Most meals in rural communities around the world are cooked with wood, charcoal, or other biomass. The simplest form of cooking is the three-stone stove, which is exactly what it sounds like: three stones holding up a pot with a fire lit underneath. Families (usually women and children) spend many hours each day collecting biomass for cooking and heating water for washing. The fires are not very efficient, which means that a lot of wood or other fuel is needed. The fires also produce a great deal of smoke and other pollutants and raise the dangers associated with open fires, especially if cooking is done indoors. Finally, collecting biomass can lead to depletion of natural forests in many areas.
Charcoal makes for a slightly more efficient fuel, but it is difficult to produce, and excessive demand can lead to deforestation as well. If charcoal is the primary fuel, it can use up much of a family’s monthly income. One study in Rwanda showed that a typical family paid $5 per month per person for charcoal.

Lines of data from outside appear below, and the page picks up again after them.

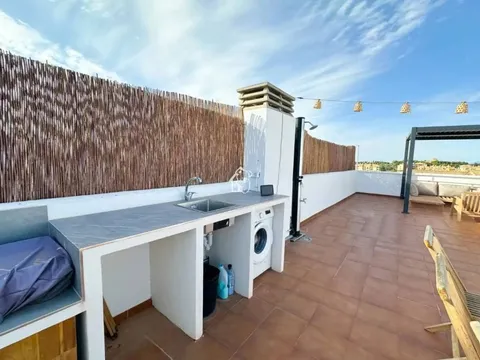 Appartement 91 m² à Orihuela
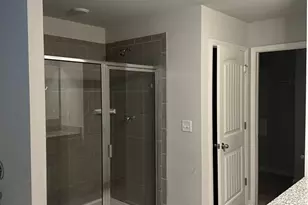 813 Upper Dove Ct, Woodstock, GA 30188 - Photo 11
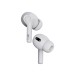 boAt Airdopes 161 Water Resistance Wireless Earbuds thumbnail image 1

There has been a great deal of work done on development of “improved cookstoves,” with the goals of improving efficiency from the current level of 10-15% for a three-stone stove up to 40%, as well as reducing indoor air pollution and fire-related hazards.
However, recent developments in three primary technologies have led to an entirely new “paradigm”, or way of thinking. The three technologies are electric induction cooking, solar electric (PV) systems, and Pay-As-You-Go (PAYG) financing technologies. This note presents a basic overview of where this paradigm shift came from and where it is leading. A recent study by DFID (https://elstove.com/2016/05/26/dfid-uk-aid-reports/) discussed solar powered induction cookstoves and came to the conclusion that this technology could replace traditional fuels as early as 2020. More recent work by Doug Danley and Robb Walt have quantified this idea and concluded that this technology is ready now — especially when combined with PAYG financing programs now being implemented around the world.